• TASK OBJECTIVE:
Starting at the line with "Sort the following", transcribe each line through the final one, both included, and add nothing.

-- start DATA TO USE --

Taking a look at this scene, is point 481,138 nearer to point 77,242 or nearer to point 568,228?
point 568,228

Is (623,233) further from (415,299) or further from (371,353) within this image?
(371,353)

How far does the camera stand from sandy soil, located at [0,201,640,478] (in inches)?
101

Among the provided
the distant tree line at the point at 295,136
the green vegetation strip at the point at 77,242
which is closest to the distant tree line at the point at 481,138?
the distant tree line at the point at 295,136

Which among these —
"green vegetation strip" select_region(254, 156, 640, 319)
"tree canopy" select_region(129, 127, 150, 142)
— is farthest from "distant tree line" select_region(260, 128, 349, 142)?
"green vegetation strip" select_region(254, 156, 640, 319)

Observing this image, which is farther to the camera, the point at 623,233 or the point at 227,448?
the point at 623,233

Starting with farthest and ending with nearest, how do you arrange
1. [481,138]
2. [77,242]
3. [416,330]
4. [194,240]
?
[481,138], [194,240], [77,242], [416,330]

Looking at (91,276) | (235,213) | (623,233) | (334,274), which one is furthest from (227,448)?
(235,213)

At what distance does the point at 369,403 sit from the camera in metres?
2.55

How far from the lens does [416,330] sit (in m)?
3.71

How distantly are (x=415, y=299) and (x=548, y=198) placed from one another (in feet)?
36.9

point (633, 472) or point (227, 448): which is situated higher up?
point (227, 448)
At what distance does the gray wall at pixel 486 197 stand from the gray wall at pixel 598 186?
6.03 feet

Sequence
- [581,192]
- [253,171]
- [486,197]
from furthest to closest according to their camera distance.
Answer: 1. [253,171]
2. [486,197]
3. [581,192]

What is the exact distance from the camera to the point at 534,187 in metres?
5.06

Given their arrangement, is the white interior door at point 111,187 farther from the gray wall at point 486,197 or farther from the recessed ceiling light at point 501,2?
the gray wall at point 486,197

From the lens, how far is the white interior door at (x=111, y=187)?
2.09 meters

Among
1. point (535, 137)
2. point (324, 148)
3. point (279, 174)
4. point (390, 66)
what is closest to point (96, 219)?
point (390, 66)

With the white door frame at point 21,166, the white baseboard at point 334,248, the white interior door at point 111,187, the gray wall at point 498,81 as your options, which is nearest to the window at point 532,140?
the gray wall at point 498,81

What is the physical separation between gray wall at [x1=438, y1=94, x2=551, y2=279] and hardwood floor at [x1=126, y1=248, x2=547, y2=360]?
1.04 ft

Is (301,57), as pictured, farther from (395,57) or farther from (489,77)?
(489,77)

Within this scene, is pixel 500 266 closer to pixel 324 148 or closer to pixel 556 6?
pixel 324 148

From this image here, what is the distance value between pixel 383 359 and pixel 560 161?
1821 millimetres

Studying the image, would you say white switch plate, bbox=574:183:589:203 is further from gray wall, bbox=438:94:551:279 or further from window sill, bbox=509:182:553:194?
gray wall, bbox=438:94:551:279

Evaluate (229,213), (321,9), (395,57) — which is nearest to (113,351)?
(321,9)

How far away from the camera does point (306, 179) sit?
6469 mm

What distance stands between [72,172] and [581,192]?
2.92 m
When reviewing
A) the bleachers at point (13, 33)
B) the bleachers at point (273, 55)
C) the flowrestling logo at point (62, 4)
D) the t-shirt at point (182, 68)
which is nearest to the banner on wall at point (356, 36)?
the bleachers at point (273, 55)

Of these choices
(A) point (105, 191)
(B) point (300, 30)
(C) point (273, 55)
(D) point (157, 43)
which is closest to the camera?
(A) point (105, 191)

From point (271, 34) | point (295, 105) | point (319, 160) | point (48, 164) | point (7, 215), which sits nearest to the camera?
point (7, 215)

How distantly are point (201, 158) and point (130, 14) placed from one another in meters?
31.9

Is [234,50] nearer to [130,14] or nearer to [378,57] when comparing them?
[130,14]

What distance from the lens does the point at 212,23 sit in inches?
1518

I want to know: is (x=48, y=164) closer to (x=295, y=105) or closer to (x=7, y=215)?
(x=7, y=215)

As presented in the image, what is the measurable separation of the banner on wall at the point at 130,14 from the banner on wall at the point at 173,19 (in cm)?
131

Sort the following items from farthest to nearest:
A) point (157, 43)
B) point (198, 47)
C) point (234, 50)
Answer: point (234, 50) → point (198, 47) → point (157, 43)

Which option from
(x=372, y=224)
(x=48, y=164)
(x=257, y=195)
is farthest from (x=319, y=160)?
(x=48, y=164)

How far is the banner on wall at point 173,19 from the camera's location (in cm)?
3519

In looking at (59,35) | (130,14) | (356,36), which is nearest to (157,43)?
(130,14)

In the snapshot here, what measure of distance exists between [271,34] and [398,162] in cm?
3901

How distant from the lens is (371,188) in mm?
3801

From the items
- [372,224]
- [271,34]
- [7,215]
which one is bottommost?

-- end DATA TO USE --

• OUTPUT:
Sort the following items from farthest to nearest:
A) point (157, 43)
B) point (198, 47)
C) point (234, 50)
Answer: point (234, 50) → point (198, 47) → point (157, 43)

Which option from
(x=372, y=224)
(x=48, y=164)
(x=257, y=195)
is farthest from (x=319, y=160)?
(x=48, y=164)

How far is the banner on wall at point 173,19 from the camera's location (in cm)?
3519

In looking at (59,35) | (130,14) | (356,36), which is nearest to (157,43)?
(130,14)

In the snapshot here, what measure of distance exists between [271,34] and [398,162] in cm?
3901

How distant from the lens is (371,188) in mm?
3801

From the items
- [372,224]
- [271,34]
- [7,215]
which one is bottommost?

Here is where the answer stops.